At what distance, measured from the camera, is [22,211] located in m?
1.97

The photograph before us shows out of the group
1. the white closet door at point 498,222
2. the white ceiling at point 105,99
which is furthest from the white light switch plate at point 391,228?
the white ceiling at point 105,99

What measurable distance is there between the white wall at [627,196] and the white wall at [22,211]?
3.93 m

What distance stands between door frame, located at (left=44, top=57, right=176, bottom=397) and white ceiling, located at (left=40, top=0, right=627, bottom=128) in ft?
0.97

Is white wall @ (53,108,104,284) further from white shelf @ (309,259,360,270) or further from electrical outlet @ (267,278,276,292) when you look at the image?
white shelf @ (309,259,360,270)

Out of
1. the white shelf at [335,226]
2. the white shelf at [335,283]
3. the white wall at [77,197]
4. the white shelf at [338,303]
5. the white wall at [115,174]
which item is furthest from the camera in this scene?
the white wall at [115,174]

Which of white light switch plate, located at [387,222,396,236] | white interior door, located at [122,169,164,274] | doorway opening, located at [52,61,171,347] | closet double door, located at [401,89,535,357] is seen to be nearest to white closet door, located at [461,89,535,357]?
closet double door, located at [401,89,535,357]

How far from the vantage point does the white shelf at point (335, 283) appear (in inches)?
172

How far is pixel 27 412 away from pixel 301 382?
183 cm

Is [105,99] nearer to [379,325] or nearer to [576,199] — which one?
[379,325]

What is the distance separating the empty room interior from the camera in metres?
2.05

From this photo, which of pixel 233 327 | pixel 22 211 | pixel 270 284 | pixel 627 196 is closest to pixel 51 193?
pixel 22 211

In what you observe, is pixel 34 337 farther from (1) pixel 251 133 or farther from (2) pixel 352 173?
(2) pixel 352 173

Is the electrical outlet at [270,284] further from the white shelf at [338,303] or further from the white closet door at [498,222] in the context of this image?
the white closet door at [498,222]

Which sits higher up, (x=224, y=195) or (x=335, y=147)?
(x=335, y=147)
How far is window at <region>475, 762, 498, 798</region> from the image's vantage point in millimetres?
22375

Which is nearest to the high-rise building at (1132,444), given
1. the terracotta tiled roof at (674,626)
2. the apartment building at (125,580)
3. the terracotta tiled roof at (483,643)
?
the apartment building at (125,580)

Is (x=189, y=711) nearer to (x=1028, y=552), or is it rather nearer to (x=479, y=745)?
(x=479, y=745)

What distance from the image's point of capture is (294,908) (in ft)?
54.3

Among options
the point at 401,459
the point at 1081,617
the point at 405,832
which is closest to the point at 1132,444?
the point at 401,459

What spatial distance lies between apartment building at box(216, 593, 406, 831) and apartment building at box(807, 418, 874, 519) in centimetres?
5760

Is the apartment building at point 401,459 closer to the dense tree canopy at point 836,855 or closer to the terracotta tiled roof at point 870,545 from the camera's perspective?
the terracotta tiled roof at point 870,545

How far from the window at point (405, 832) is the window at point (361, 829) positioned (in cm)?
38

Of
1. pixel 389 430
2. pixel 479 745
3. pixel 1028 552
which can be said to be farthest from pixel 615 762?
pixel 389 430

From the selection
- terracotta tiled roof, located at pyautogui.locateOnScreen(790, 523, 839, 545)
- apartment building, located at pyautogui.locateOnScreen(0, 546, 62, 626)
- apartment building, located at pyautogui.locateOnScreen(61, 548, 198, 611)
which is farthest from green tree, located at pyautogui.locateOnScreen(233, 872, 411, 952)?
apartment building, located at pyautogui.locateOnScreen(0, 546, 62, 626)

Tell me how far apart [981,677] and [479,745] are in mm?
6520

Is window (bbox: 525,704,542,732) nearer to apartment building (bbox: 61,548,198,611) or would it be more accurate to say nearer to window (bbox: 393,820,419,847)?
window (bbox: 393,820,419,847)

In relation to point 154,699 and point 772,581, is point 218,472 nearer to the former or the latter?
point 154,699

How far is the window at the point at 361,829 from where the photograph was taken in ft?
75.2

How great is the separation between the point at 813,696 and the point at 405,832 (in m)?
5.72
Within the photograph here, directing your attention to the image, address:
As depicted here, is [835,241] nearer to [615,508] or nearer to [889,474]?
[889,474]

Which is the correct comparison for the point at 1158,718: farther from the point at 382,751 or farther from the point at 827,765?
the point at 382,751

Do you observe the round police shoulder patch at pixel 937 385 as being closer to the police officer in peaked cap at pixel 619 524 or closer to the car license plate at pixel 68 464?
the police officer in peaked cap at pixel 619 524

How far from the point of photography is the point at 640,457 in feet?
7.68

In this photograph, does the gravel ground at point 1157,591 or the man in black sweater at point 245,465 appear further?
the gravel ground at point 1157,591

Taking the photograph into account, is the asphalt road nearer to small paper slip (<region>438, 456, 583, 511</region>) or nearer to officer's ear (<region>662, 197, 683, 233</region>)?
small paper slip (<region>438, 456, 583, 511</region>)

________________________

▶ [Given task]:
Copy all data exactly, start to finish.

▶ [Answer to this exercise]:
At what distance, measured from the camera, is [22,211] located in m?
1.97

The photograph before us shows out of the group
1. the white closet door at point 498,222
2. the white ceiling at point 105,99
which is furthest from the white light switch plate at point 391,228?
the white ceiling at point 105,99

What measurable distance is there between the white wall at [627,196] and the white wall at [22,211]?
3.93 m

What distance stands between door frame, located at (left=44, top=57, right=176, bottom=397) and white ceiling, located at (left=40, top=0, right=627, bottom=128) in ft?
0.97

Is white wall @ (53,108,104,284) further from white shelf @ (309,259,360,270) or further from electrical outlet @ (267,278,276,292) when you look at the image?
white shelf @ (309,259,360,270)

Out of
1. the white shelf at [335,226]
2. the white shelf at [335,283]
3. the white wall at [77,197]
4. the white shelf at [338,303]
5. the white wall at [115,174]
which item is furthest from the camera in this scene?
the white wall at [115,174]

Which of white light switch plate, located at [387,222,396,236] | white interior door, located at [122,169,164,274] | doorway opening, located at [52,61,171,347] | closet double door, located at [401,89,535,357] is seen to be nearest to white closet door, located at [461,89,535,357]?
closet double door, located at [401,89,535,357]

How far from the vantage point does the white shelf at point (335, 283) appear (in inches)?
172

How far is pixel 27 412 away from pixel 301 382?
183 cm

Is [105,99] nearer to [379,325] or nearer to [576,199] — which one?
[379,325]

What is the distance separating the empty room interior from the camera in metres?
2.05

From this photo, which of pixel 233 327 | pixel 22 211 | pixel 270 284 | pixel 627 196 is closest to pixel 51 193?
pixel 22 211

In what you observe, is pixel 34 337 farther from (1) pixel 251 133 or farther from (2) pixel 352 173?
(2) pixel 352 173

Is the electrical outlet at [270,284] further from the white shelf at [338,303] or further from the white closet door at [498,222] in the context of this image?
the white closet door at [498,222]

Which sits higher up, (x=224, y=195) or (x=335, y=147)?
(x=335, y=147)
How far is window at <region>475, 762, 498, 798</region> from the image's vantage point in millimetres?
22375

Which is nearest to the high-rise building at (1132,444), given
1. the terracotta tiled roof at (674,626)
2. the apartment building at (125,580)
3. the terracotta tiled roof at (483,643)
?
the apartment building at (125,580)

Is (x=189, y=711) nearer to (x=1028, y=552), or is it rather nearer to (x=479, y=745)?
(x=479, y=745)

What distance from the image's point of capture is (294,908) (in ft)?
54.3

Among options
the point at 401,459
the point at 1081,617
the point at 405,832
which is closest to the point at 1132,444?
the point at 401,459

What spatial distance lies between apartment building at box(216, 593, 406, 831) and apartment building at box(807, 418, 874, 519) in centimetres?
5760

Is the apartment building at point 401,459 closer to the dense tree canopy at point 836,855 or closer to the terracotta tiled roof at point 870,545 from the camera's perspective?
the terracotta tiled roof at point 870,545

How far from the window at point (405, 832) is the window at point (361, 829) positioned (in cm)?
38

Of
1. pixel 389 430
2. pixel 479 745
3. pixel 1028 552
which can be said to be farthest from pixel 615 762?
pixel 389 430

From the selection
- terracotta tiled roof, located at pyautogui.locateOnScreen(790, 523, 839, 545)
- apartment building, located at pyautogui.locateOnScreen(0, 546, 62, 626)
- apartment building, located at pyautogui.locateOnScreen(61, 548, 198, 611)
which is farthest from green tree, located at pyautogui.locateOnScreen(233, 872, 411, 952)?
apartment building, located at pyautogui.locateOnScreen(0, 546, 62, 626)

Tell me how far apart [981,677] and [479,745] are in mm?
6520

Is window (bbox: 525,704,542,732) nearer to apartment building (bbox: 61,548,198,611) or would it be more accurate to say nearer to window (bbox: 393,820,419,847)?
window (bbox: 393,820,419,847)

In relation to point 154,699 and point 772,581, is point 218,472 nearer to the former or the latter?
point 154,699

How far is the window at the point at 361,829 from where the photograph was taken in ft?
75.2

How great is the separation between the point at 813,696 and the point at 405,832 (in m)?
5.72
Within the photograph here, directing your attention to the image, address:
As depicted here, is [835,241] nearer to [615,508] or nearer to [889,474]?
[889,474]

Which is the correct comparison for the point at 1158,718: farther from the point at 382,751 or farther from the point at 827,765?
the point at 382,751

Do you observe the round police shoulder patch at pixel 937 385 as being closer to the police officer in peaked cap at pixel 619 524 or closer to the car license plate at pixel 68 464?
the police officer in peaked cap at pixel 619 524

How far from the point of photography is the point at 640,457 in feet?
7.68

In this photograph, does the gravel ground at point 1157,591 or the man in black sweater at point 245,465 appear further?
the gravel ground at point 1157,591

Taking the photograph into account, is the asphalt road nearer to small paper slip (<region>438, 456, 583, 511</region>) or nearer to officer's ear (<region>662, 197, 683, 233</region>)?
small paper slip (<region>438, 456, 583, 511</region>)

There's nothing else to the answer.